*Your instructions:* Format each line of the records from the line with "Within the scene" up to and including the line with "Do you think" as one string in a JSON list, skipping blank lines and leaving out the pictures.

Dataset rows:
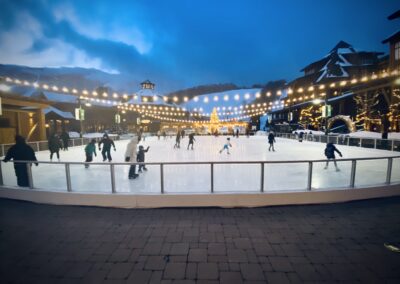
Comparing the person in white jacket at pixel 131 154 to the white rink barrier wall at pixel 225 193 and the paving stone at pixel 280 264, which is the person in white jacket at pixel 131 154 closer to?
the white rink barrier wall at pixel 225 193

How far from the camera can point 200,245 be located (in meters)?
2.81

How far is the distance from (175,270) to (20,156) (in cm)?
513

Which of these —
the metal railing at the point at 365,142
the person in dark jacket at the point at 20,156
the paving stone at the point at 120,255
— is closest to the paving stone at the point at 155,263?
the paving stone at the point at 120,255

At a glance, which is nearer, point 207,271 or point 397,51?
point 207,271

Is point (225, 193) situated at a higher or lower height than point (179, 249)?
higher

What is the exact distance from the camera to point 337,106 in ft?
83.1

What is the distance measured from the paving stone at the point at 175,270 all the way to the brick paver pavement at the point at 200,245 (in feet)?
0.04

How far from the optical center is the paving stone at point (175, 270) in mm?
2250

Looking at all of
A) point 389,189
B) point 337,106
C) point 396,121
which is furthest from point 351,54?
point 389,189

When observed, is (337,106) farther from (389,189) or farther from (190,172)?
(190,172)

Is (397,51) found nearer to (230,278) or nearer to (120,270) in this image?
(230,278)

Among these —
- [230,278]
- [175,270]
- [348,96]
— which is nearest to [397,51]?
[348,96]

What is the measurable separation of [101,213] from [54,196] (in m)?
1.36

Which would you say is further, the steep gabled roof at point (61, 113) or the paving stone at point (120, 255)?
the steep gabled roof at point (61, 113)
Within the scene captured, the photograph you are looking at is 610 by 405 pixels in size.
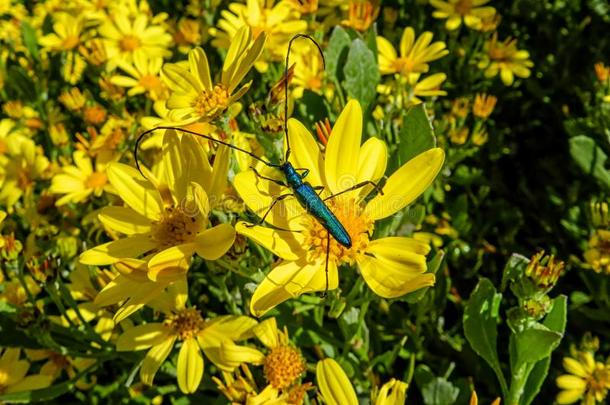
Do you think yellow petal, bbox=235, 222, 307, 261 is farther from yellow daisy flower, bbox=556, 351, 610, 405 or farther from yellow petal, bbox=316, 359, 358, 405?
yellow daisy flower, bbox=556, 351, 610, 405

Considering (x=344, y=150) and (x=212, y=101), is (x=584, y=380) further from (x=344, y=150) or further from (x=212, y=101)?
(x=212, y=101)

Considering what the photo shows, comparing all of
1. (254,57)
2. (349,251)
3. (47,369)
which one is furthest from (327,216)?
(47,369)

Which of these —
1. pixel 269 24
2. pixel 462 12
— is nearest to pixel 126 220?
pixel 269 24

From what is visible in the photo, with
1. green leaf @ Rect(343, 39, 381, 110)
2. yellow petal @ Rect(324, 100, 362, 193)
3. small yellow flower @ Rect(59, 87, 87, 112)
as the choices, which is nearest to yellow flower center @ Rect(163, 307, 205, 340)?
yellow petal @ Rect(324, 100, 362, 193)

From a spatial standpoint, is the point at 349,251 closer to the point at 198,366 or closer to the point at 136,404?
the point at 198,366

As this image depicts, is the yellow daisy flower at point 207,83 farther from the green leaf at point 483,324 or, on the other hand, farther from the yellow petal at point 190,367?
the green leaf at point 483,324
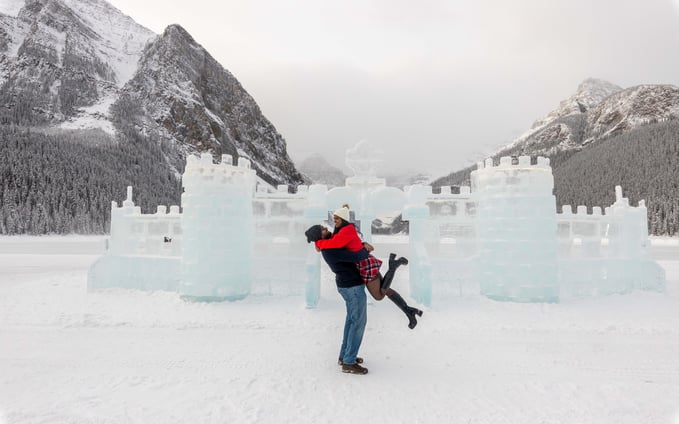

*Task response:*
[
  "Within the scene captured, the photograph you are looking at is 610 by 405 pixels in size.",
  "Do you think yellow petal, bbox=235, 222, 307, 261 is farther from yellow daisy flower, bbox=556, 351, 610, 405 or farther from yellow petal, bbox=316, 359, 358, 405?"
]